> _Selected passage_:
────────────────

Q. I understand that Chromic and Hardcoat anodize reduces the fatigue strength of the aluminum. I also realize that Chromic has less of an impact than the Sulfuric Hardcoat. The only information I can find is it ranges from 5-50% decrease in cycles failure. Are there any references to get more exact numbers?

Paul Oppenheimer
- Washington, DC
2002


A. I don't think you're going to find what you are looking for wrapped up in the neat package you'd probably prefer. But what is available is numbers for anodizing thickness, and this is what most directly causes the fatigue strength reduction. The thickness of sulfuric acid anodizing is usually several ten thousandths of in inch, while chromic acid anodizing thicknesses are perhaps a tenth of that.

Now, if you have a thin aluminum sheet, and sulfuric acid anodize both sides, it sounds very possible that you could reduce the thickness enough that the fatigue strength could be reduced by 50 percent. Conversely, if you had a heavy casting or extrusion which you chromic acid anodized, it's very possible that you would reduce the thickness so little that the fatigue strength would decline by 5 percent or less.

Ted Mooney, finishing.com
Ted Mooney, P.E.

────────────────

> _Data segment_:
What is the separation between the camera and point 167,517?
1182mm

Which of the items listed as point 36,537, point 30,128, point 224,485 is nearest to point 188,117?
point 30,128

────────────────

> _Given exercise_: Pick up the exchange on anodizing and fatigue strength above at the point where it stops, and keep it going.

> _Answer for this exercise_:
Striving to live Aloha
finishing.com - Pine Beach, New Jersey
2002



Q. Aside from the loss of substrate thickness reducing the fatigue strength, I look at a hard coated aluminum as a ductile core with a brittle coating. The ductile core will elongate more than the coating. And the coating is not just sitting on the surface, it is metallurgically bonded. So when a part is strained to the point where the coating cracks would not that crack readily propagate into the ductile core. To a certain extent I guess the crack would be blunted by the core material but with most of the energy of fracture going into crack initiation would one not see an overall reduction in fatigue strength which is the time it take a crack to initiate? A more detailed discussion of this phenomena would be appreciated. Is there a stress below which a hard coat anodized part, say 356 aluminum sand casting, should stay below to achieve 10^6 R=-1 cycles. Although the second volume of the finishing handbook shows not difference at 10^6 cycles giving 8 ksi fatigue strength, what happens as stresses that are in the low cycle regime, i.e. 10 ksi or 15 ksi? Do we see the affects of the anodize coating and its role in high stress - low cycle fatigue environments?

Bob Hathaway
- Oshkosh, Wisconsin
2006


A. I have never designed a hard coat anodized component, so don't take me as an expert. But hardcoat, and even conventional sulfuric acid anodizing, is not used on really difficult parts like aircraft components. And this is not solely because of the possibility of entrapped corrosives, but also because of fatigue issues. I think one must assume that the anodized layer is cracked at the most critical point and is acting as a stress enhancer, and that you must keep tensile stresses below the level at which a crack can propagate.

Ted Mooney, finishing.com
Ted Mooney, P.E.
Striving to live Aloha
finishing.com - Pine Beach, New Jersey
2006



Q. I'm building an ultralight gyroplane out of 6061 -t6 square 2" tube. My question is what kind of anodizing should I use? I read somewhere that proper anodizing does not reduce strength of parts.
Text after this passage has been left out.